Achieving higher levels of sound insulation
Often there is a requirement for walls in buildings other than dwellings to achieve a higher level of sound insulation. The performance of such walls can be conveyed as a weighted sound reduction index, Rw. This term describes the airborne sound insulating power of a building element. It is a laboratory-measured value as defined in ISO 717: Part 1. It can apply to walls, ceiling/floors, ceiling/ roofs, doors, or windows. The higher the number, the greater the sound insulating power of the building element. It is measured over the frequency range 100Hz‑3,150Hz.

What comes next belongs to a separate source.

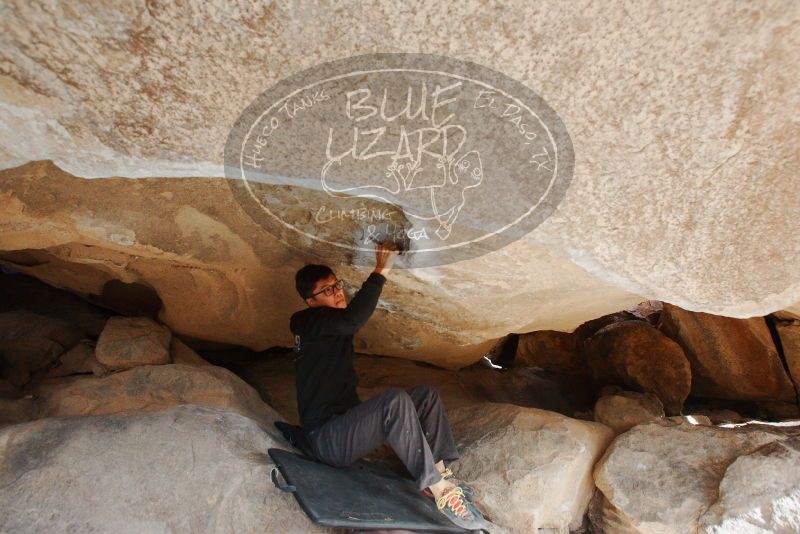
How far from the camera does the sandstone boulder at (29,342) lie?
3.06 meters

Depending on its composition, density and any applied finishes, concrete blockwork can provide an Rw of up to around 57dB. An example at the higher performance end can be achieved by a 215mm-thick dense block wall with a plaster finish. Where performance in excess of this is required, consideration should be given to using concrete blockwork with an acoustic panel to one side.
Such a panel typically comprises a 50mm C-stud frame, set back about 15mm from the face of the blockwork, with acoustic quilt between the studs and finished with high-density plasterboard. The advantage of this construction is that it allows blockwork to be used fair-face on one side, for example facing a sports hall, as well as meeting fire and stability requirements.
Together, the blockwork and acoustic panel act to provide elevated levels of sound insulation. Tests in a UKAS-approved laboratory have shown it is possible to achieve a weighted sound reduction index, Rw, of up to 65dB.